October 4, 2020
We hear about “identity” so often now that the word no longer carries much meaning. By extension, the term “identity politics” has become a culture war cudgel, recklessly deployed by race baiters on the right as well as some activists on the social justice left. But Laurent Dubreuil, a professor of literature and cognitive science at Cornell University, has studied identity in ways that plunge far deeper than standard discussions about tribalism and narcissism. He’s interested in what an identity-based worldview—and the technology that feeds it— is actually, physiologically, doing to our brains.
In this conversation, Laurent talks with Meghan about how social media has undertaken a collective cognitive reprogramming of human beings and the world at large that could have catastrophic effects. He also explains how part of the danger of Twitter is that it’s based on “soliloquy,” how academia’s preoccupation with identity robs students of their rightful educations, and how the recent controversy surrounding the French-Senegalese film Cuties forebodes a time in which we might have to “say goodbye to the arts.”
Laurent Dubreuil is a Professor of Comparative Literature, Romance Studies and Cognitive Science at Cornell University, where he founded the Humanities Lab and heads the French Studies Program.
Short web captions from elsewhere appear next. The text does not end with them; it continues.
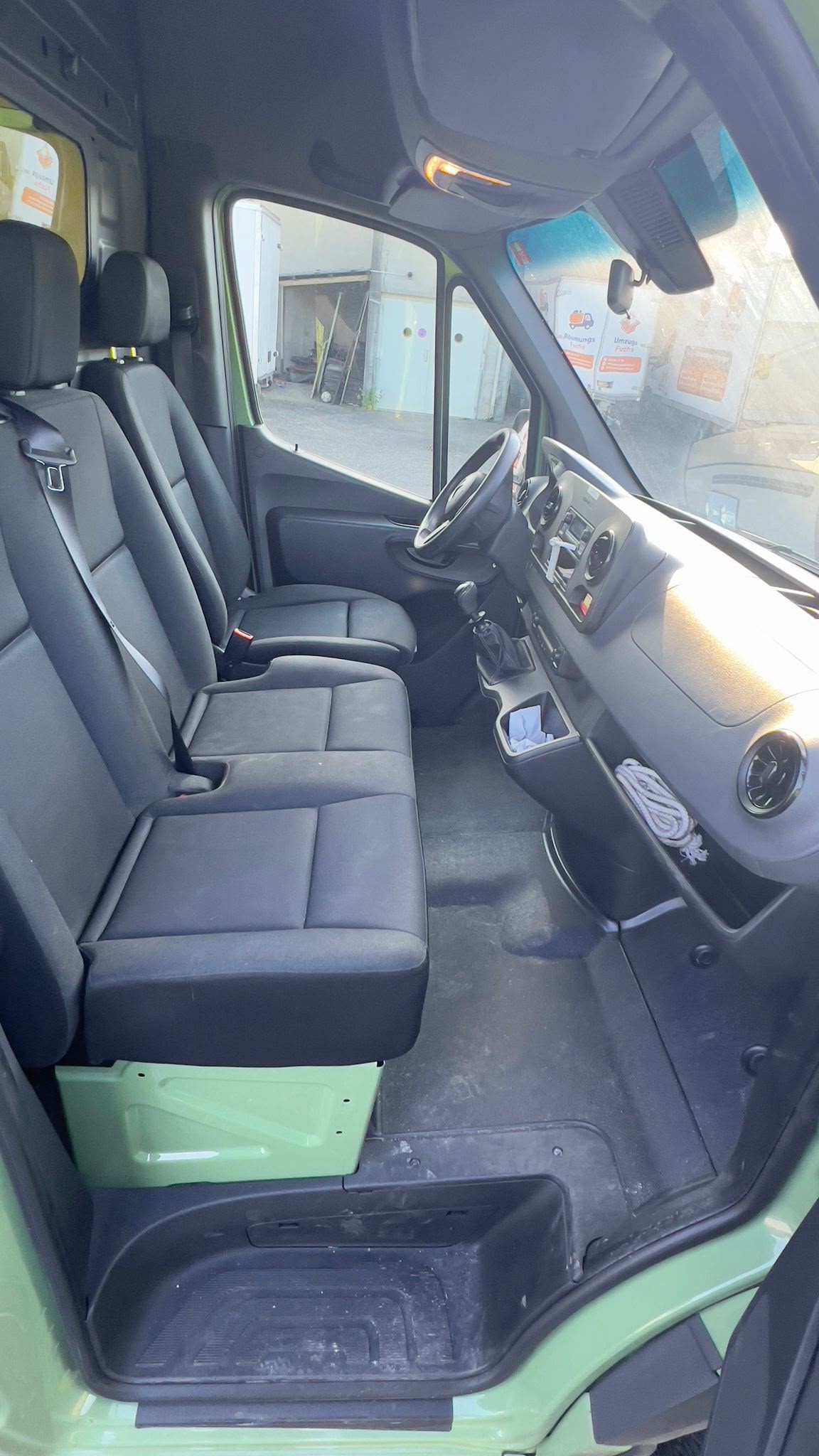 MERCEDES-BENZ 2.2 CDI 114-image-2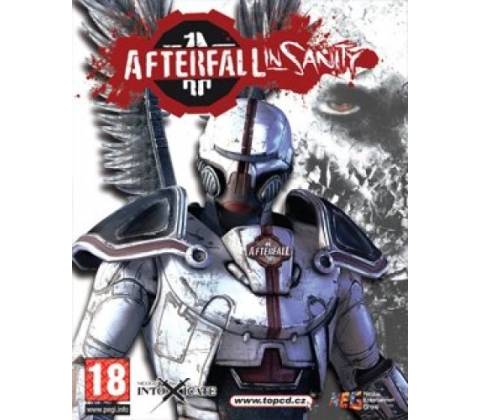 Afterfall Insanity (Extended Edition)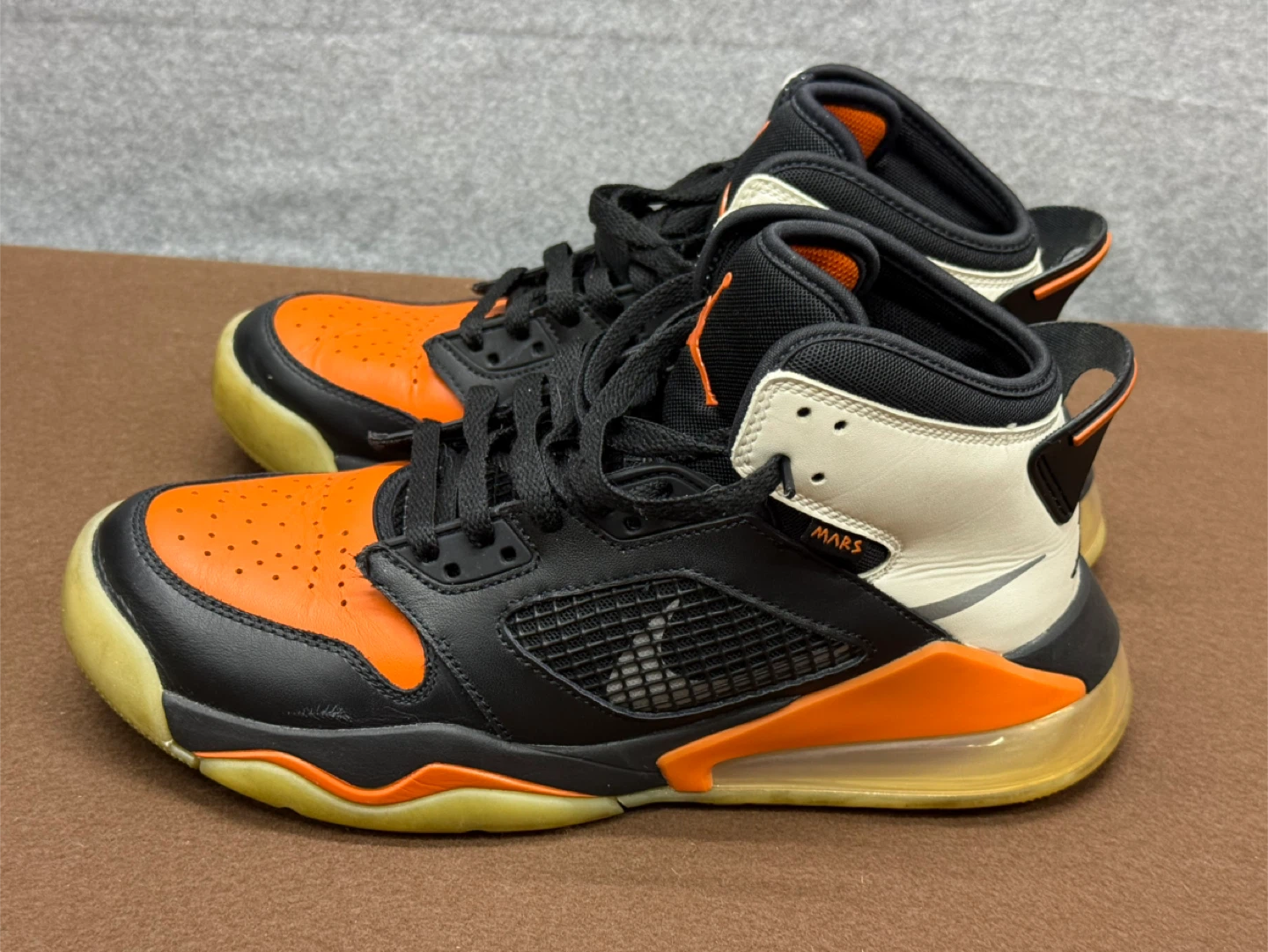 Jordan Mars 270 Men's Sneakers - photo 2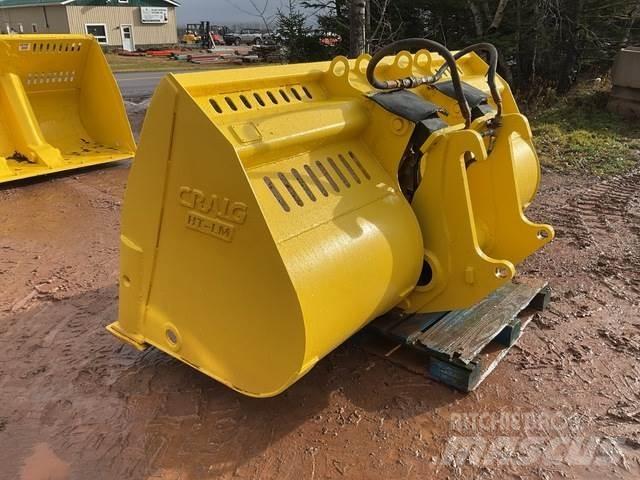 Craig HT-LM Benne
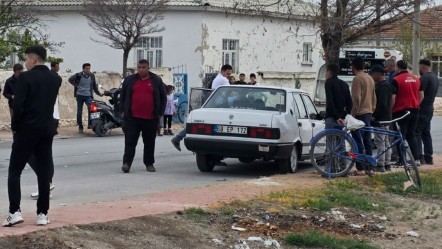 Feci kazada gözü çıktı! Hastaneden kahreden haber geldi - Gündem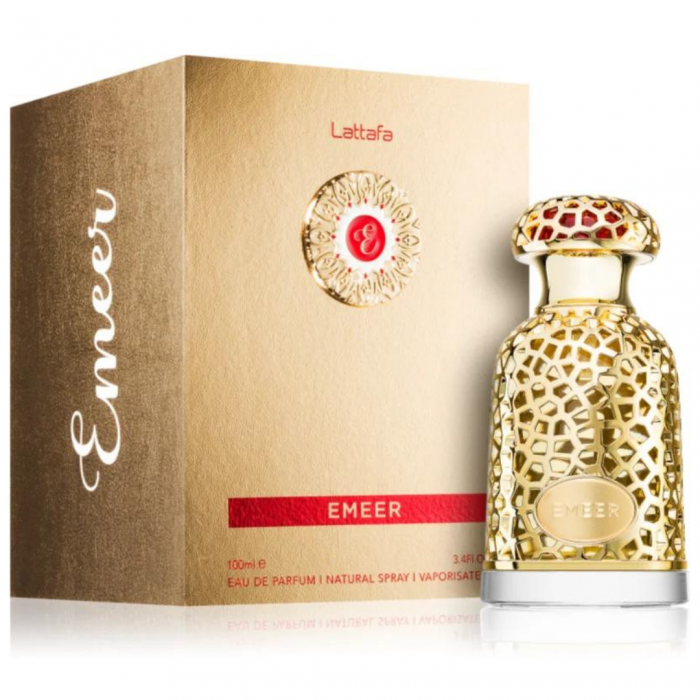 Emeer 100ml - Apa de Parfum, unisex [2]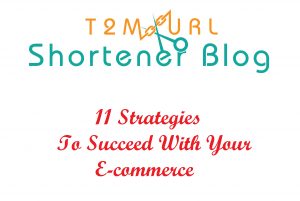 11 Strategies To Succeed With Your E-commerce image 17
His comparative research explores the powers of literary and artistic thinking at the interface of social thought, the humanities and the sciences. He is the author of more than twelve books and in 2019 he released in French La dictature des identités, an essay on the current state of “identity politics 2.0” in the United States. Laurent's essay Nonconforming: Against the Erosion of Academic Freedom by Identity Politics, appeared in the September 2020 issue of Harper’s.